[Data section — start]

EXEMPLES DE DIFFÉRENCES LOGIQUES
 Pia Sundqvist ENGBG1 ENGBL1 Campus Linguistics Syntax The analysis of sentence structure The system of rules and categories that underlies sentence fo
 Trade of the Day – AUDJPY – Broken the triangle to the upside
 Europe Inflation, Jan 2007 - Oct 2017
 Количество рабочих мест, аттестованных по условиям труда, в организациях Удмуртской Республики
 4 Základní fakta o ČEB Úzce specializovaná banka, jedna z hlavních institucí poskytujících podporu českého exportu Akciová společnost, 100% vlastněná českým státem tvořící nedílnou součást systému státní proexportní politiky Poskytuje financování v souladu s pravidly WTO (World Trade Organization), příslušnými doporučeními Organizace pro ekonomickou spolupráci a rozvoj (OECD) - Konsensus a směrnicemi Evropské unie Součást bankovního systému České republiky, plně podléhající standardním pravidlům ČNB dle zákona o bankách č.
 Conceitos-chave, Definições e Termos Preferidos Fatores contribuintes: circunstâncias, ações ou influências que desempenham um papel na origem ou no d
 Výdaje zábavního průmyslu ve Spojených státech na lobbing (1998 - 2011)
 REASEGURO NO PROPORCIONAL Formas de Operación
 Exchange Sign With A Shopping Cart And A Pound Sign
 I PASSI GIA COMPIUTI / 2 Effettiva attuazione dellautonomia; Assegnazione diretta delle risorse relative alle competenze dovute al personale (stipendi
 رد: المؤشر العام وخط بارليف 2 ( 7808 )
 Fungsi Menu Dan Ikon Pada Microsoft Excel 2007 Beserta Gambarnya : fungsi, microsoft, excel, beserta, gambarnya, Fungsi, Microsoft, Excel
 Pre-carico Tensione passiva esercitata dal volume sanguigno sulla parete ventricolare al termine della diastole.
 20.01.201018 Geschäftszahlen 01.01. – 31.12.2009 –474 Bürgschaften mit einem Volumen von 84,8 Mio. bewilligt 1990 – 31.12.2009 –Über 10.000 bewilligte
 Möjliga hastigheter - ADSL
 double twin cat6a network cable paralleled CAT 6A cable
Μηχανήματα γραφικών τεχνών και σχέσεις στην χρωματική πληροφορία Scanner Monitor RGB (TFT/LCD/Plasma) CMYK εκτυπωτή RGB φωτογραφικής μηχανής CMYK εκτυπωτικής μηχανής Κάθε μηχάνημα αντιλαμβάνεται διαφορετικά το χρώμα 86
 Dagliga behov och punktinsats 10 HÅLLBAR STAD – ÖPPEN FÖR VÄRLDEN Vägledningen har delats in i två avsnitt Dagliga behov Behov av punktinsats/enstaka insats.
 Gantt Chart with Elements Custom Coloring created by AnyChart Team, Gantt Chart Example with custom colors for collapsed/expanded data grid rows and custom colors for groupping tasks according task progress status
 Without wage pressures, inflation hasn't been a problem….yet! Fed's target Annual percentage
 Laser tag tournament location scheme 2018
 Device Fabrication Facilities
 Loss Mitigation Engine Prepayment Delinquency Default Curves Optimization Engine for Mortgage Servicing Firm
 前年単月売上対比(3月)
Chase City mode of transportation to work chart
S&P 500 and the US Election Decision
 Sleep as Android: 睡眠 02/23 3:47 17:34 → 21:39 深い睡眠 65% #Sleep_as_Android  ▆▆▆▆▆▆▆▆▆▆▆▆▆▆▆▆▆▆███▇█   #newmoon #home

[Data section — finish]

## Work request
From the entries above, print the lines beginning at the one with "Dagliga behov och" and stopping after the one with "S&P 500 and the US Election Decision", exactly as written and with nothing else.

## Answer for the task
 Dagliga behov och punktinsats 10 HÅLLBAR STAD – ÖPPEN FÖR VÄRLDEN Vägledningen har delats in i två avsnitt Dagliga behov Behov av punktinsats/enstaka insats.
 Gantt Chart with Elements Custom Coloring created by AnyChart Team, Gantt Chart Example with custom colors for collapsed/expanded data grid rows and custom colors for groupping tasks according task progress status
 Without wage pressures, inflation hasn't been a problem….yet! Fed's target Annual percentage
 Laser tag tournament location scheme 2018
 Device Fabrication Facilities
 Loss Mitigation Engine Prepayment Delinquency Default Curves Optimization Engine for Mortgage Servicing Firm
 前年単月売上対比(3月)
Chase City mode of transportation to work chart
S&P 500 and the US Election Decision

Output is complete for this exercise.